The UFC welterweight, who has lived in London for over a decade and usually does his camps with Florida’s American Top Team, trained at Nova Uniao in Brazil for his UFC Vegas 27 match with Court McGee this Saturday. Spending time there, Silva decided he had to do something to help fight hunger in Rio de Janeiro.

“I love the city of Rio de Janeiro and consider it to be my second home because I’ve always trained jiu-jitsu and competed there,” Silva said in an interview with MMA Fighting. “I was doing my camp there and every time I walked in the streets, everywhere I went I saw kids looking for food in garbage cans. Old people, young people, teenagers… And I thought to myself, ‘Man, I never lacked food in my life, how am I going to accept seeing this and doing nothing about it?’”

Silva decided to use his social media to call for donations. In a few months, “Hannibal” was able to collect enough money to buy food for 600 families. Silva went to local favelas in Rio de Janeiro to deliver food “and hope” to every single one of those families.

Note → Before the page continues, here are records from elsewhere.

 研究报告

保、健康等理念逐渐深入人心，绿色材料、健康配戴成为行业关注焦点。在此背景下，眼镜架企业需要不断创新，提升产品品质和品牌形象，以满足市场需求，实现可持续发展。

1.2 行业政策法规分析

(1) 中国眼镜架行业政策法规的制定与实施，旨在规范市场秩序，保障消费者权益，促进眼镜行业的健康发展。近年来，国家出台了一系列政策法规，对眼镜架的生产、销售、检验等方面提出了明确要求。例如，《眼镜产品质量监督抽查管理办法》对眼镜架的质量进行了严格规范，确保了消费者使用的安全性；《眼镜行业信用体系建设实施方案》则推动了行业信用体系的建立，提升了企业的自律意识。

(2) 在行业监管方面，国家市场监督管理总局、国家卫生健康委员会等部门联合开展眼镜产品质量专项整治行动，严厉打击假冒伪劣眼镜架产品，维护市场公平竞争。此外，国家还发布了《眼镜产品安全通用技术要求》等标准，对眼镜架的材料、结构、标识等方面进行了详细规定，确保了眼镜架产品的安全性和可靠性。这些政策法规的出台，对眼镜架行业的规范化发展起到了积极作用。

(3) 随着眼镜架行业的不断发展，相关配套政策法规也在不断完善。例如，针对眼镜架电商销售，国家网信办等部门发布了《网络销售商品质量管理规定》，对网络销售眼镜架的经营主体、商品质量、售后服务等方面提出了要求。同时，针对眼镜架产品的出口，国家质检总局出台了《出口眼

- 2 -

“It was a unique experience,” Silva said. “It was the best thing I’ve ever done in my life, better than signing with the UFC, better than becoming a black belt, better than everything. Taking food and hope for those in need is divine, it’s a miracle.

“I go to places and people said they were praying to God for food because they didn’t have anything in their homes. That’s the reality I saw. It was a shock because I live in Europe for years and there’s no such thing there. I’ve seen kids that doesn’t have a toilet in their houses, no sanitation.

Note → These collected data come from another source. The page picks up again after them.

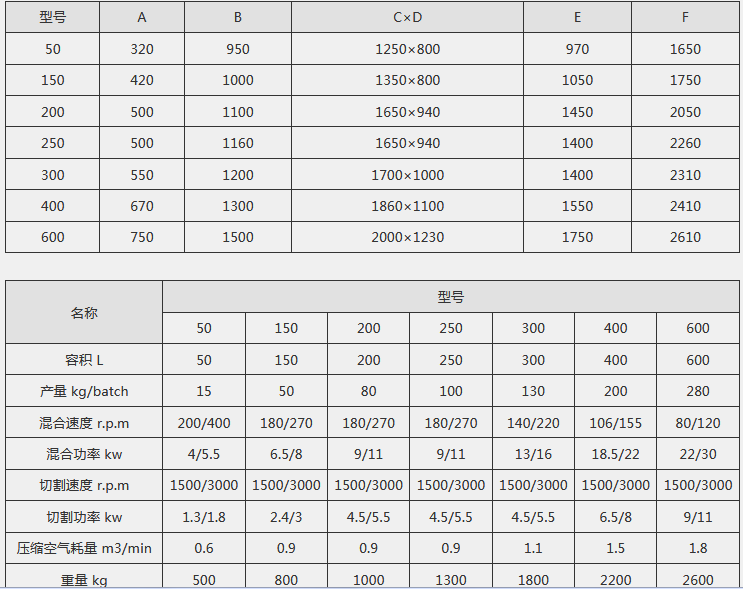 | 型号 | A | B | C×D | E | F |
|---|---|---|---|---|---|
| 50 | 320 | 950 | 1250×800 | 970 | 1650 |
| 150 | 420 | 1000 | 1350×800 | 1050 | 1750 |
| 200 | 500 | 1100 | 1650×940 | 1450 | 2050 |
| 250 | 500 | 1160 | 1650×940 | 1400 | 2260 |
| 300 | 550 | 1200 | 1700×1000 | 1400 | 2310 |
| 400 | 670 | 1300 | 1860×1100 | 1550 | 2410 |
| 600 | 750 | 1500 | 2000×1230 | 1750 | 2610 |

| 名称 | 型号 | | | | | | |
|---|---|---|---|---|---|---|---|
| | 50 | 150 | 200 | 250 | 300 | 400 | 600 |
| 容积 L | 50 | 150 | 200 | 250 | 300 | 400 | 600 |
| 产量 kg/batch | 15 | 50 | 80 | 100 | 130 | 200 | 280 |
| 混合速度 r.p.m | 200/400 | 180/270 | 180/270 | 180/270 | 140/220 | 106/155 | 80/120 |
| 混合功率 kw | 4/5.5 | 6.5/8 | 9/11 | 9/11 | 13/16 | 18.5/22 | 22/30 |
| 切割速度 r.p.m | 1500/3000 | 1500/3000 | 1500/3000 | 1500/3000 | 1500/3000 | 1500/3000 | 1500/3000 |
| 切割功率 kw | 1.3/1.8 | 2.4/3 | 4.5/5.5 | 4.5/5.5 | 4.5/5.5 | 6.5/8 | 9/11 |
| 压缩空气耗量 m3/min | 0.6 | 0.9 | 0.9 | 0.9 | 1.1 | 1.5 | 1.8 |
| 重量 kg | 500 | 800 | 1000 | 1300 | 1800 | 2200 | 2600 |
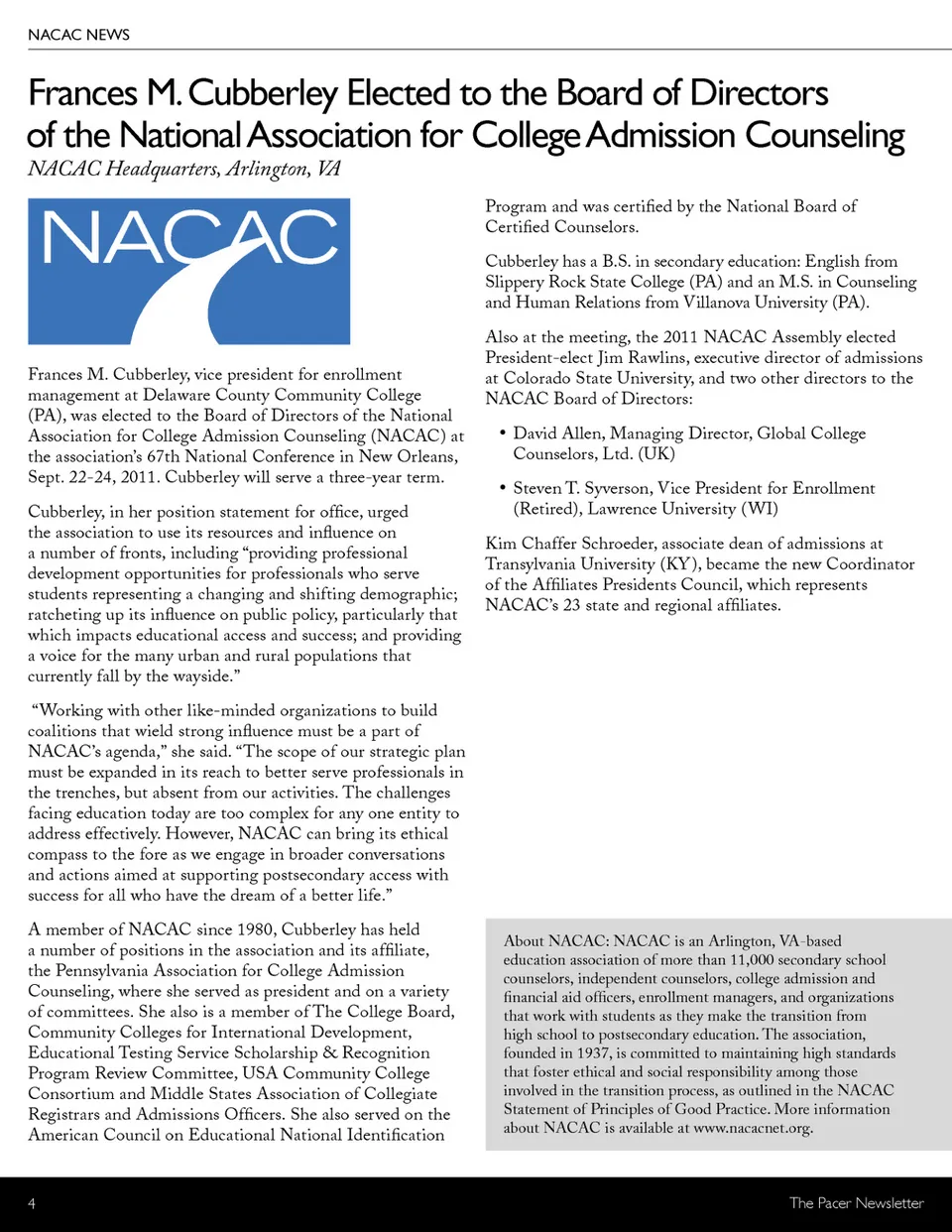 NACAC NEWS

Frances M. Cubberley Elected to the Board of Directors of the National Association for College Admission Counseling

NACAC Headquarters, Arlington, VA

NACAC

Frances M. Cubberley, vice president for enrollment management at Delaware County Community College (PA), was elected to the Board of Directors of the National Association for College Admission Counseling (NACAC) at the association's 67th National Conference in New Orleans, Sept. 22-24, 2011. Cubberley will serve a three-year term.

Cubberley, in her position statement for office, urged the association to use its resources and influence on a number of fronts, including "providing professional development opportunities for professionals who serve students representing a changing and shifting demographic; ratcheting up its influence on public policy, particularly that which impacts educational access and success; and providing a voice for the many urban and rural populations that currently fall by the wayside."

"Working with other like-minded organizations to build coalitions that wield strong influence must be a part of NACAC's agenda," she said. "The scope of our strategic plan must be expanded in its reach to better serve professionals in the trenches, but absent from our activities. The challenges facing education today are too complex for any one entity to address effectively. However, NACAC can bring its ethical compass to the fore as we engage in broader conversations and actions aimed at supporting postsecondary access with success for all who have the dream of a better life."

A member of NACAC since 1980, Cubberley has held a number of positions in the association and its affiliate, the Pennsylvania Association for College Admission Counseling, where she served as president and on a variety of committees. She also is a member of The College Board, Community Colleges for International Development, Educational Testing Service Scholarship & Recognition Program Review Committee, USA Community College Consortium and Middle States Association of Collegiate Registrars and Admissions Officers. She also served on the American Council on Educational National Identification Program and was certified by the National Board of Certified Counselors.

Cubberley has a B.S. in secondary education: English from Slippery Rock State College (PA) and an M.S. in Counseling and Human Relations from Villanova University (PA).

Also at the meeting, the 2011 NACAC Assembly elected President-elect Jim Rawlins, executive director of admissions at Colorado State University, and two other directors to the NACAC Board of Directors:

• David Allen, Managing Director, Global College Counselors, Ltd. (UK)

• Steven T. Syverson, Vice President for Enrollment (Retired), Lawrence University (WI)

Kim Chaffer Schroeder, associate dean of admissions at Transylvania University (KY), became the new Coordinator of the Affiliates Presidents Council, which represents NACAC's 23 state and regional affiliates.

About NACAC: NACAC is an Arlington, VA-based education association of more than 11,000 secondary school counselors, independent counselors, college admission and financial aid officers, enrollment managers, and organizations that work with students as they make the transition from high school to postsecondary education. The association, founded in 1937, is committed to maintaining high standards that foster ethical and social responsibility among those involved in the transition process, as outlined in the NACAC Statement of Principles of Good Practice. More information about NACAC is available at www.nacacnet.org.

4

The Pacer Newsletter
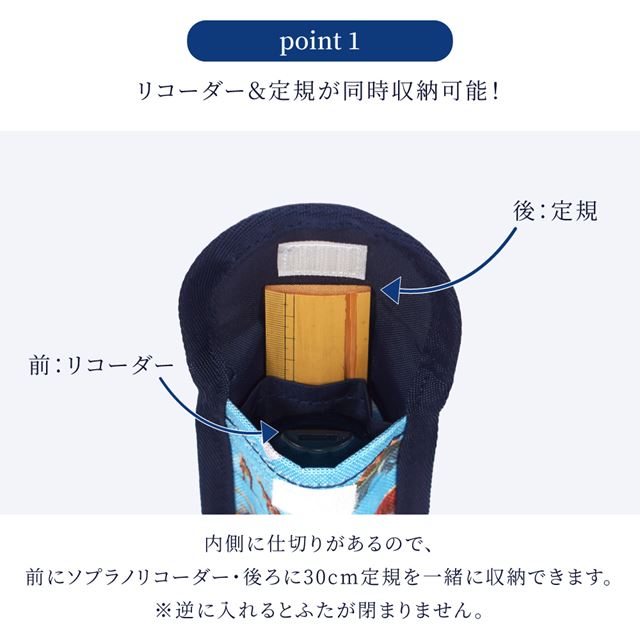 point 1

リコーダー&定規が同時収納可能!

後:定規

前:リコーダー

内側に仕切りがあるので、
前にソプラノリコーダー・後ろに30cm定規を一緒に収納できます。
※逆に入れるとふたが閉まりません。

“It was touching. I didn’t do this for media or followers, I did that because my heart bleeds when I see kids starving. That’s why I decided to do that and help people.”

Silva, who is starting his own CBD and THC business in the United States and hopes to enter the Brazilian market in the near future, says the “cannabis community” aided him on his cause. Silva has also received donations from 11 countries around the world. The UFC fighter was delivering food to 200 families just two weeks before his UFC fight with McGee, he said.

Silva’s mission isn’t over, but he’s paused it to travel to Las Vegas to attempt to get back on track in MMA following a defeat to James Krause. Training at Nova Uniao for the first time since a win over Leon Edwards back in 2014, Silva feels “in my best shape.”

“I have a white belt mindset and I always want to learn more,” Silva said. “The more I train and fight, the more I see I know nothing.”

McGee has his back against the wall after losing three in a row and going 3-7 in his past 10 octagon appearances, but the Brazilian welterweight won’t look past him.

“He deserves all the respect, he’s a veteran of the sport and was an Ultimate Fighter winner,” Silva said. “I won’t underestimate him because he’s on a bad streak. I’ll treat him as if he was the welterweight champion, and I see myself knocking him out or submitting him. He always loses by decision, but I know I can stop him. My whole camp was done for that, and [I see] him quitting and my hands raised in the end.”